Checking how the model looks from the second floor
The next step is to draw a plan based on the model. This is an important step because the relief is produced based on both the model and the plan. Due to its large size, the relief is divided into some parts and each staff member is assigned to a different part.
During the process of production, they look down on the entire object from the second floor to check, many times, to see if the relief is being produced according to their plan, and to make sure they share the same image of the finished product.
A ceramic relief is cut into some pieces before firing.
After shaping, the relief is fired. Because a ceramic relief produced here is too large to be fitted into any kiln, it is cut into small pieces to be fired. It is carefully decided where to be cut so as not to lose its three dimensional structure. To cut it into pieces without breaking detailed parts, a long thin knife is required. They therefore made a knife that looks like a long spear, by themselves, exclusively for ceramic reliefs.

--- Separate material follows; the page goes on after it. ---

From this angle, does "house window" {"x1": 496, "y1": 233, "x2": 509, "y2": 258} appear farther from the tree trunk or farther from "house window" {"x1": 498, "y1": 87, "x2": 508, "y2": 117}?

There is a gas kiln and an electric kiln, and which to use depends on the needs. Following a biscuit firing at the temperature of 850 °C for about three days, the relief is glazed and calcined at 1,230 °C. It takes about a week from putting it into a kiln to taking it out.
All pieces are marked to facilitate reassembling. It looks like a huge jigsaw puzzle. The pieces are assembled in the studio, followed by an inspection by the artist and the final adjustment. After all the procedures are completed, the ceramic relief is installed at the planned site.
Coloring with glazes selected from more than 5,000 kinds
Rich coloring is one of the attractive features of ceramic reliefs. At this studio, they prepare glazes in many different colors based on the original painting by mixing basic colors. Colors develop extensively and differently depending on the formation of bulges and swellings on the surface, giving greater visual depth to the painting.
There are glazes in more than 5,000 different colors that have been prepared at this studio but, according to studio staff, they are still not enough.
Adjacently located stained glass studio
In the same building is a stained glass studio, which you can also visit.
They use the highest quality glass that enables artists to achieve unique surface reflection and beautiful gradations of color. Various kinds of stained glass displayed in the studio shine brilliantly in natural light.
Studio tour: Free of charge (Reservation required two days in advance)
Closed on Saturday, Sunday and national holidays.
A tour is available from 1:00 p.m. to 6:00 p.m.
A tour takes about one hour.
The studio has no services in English.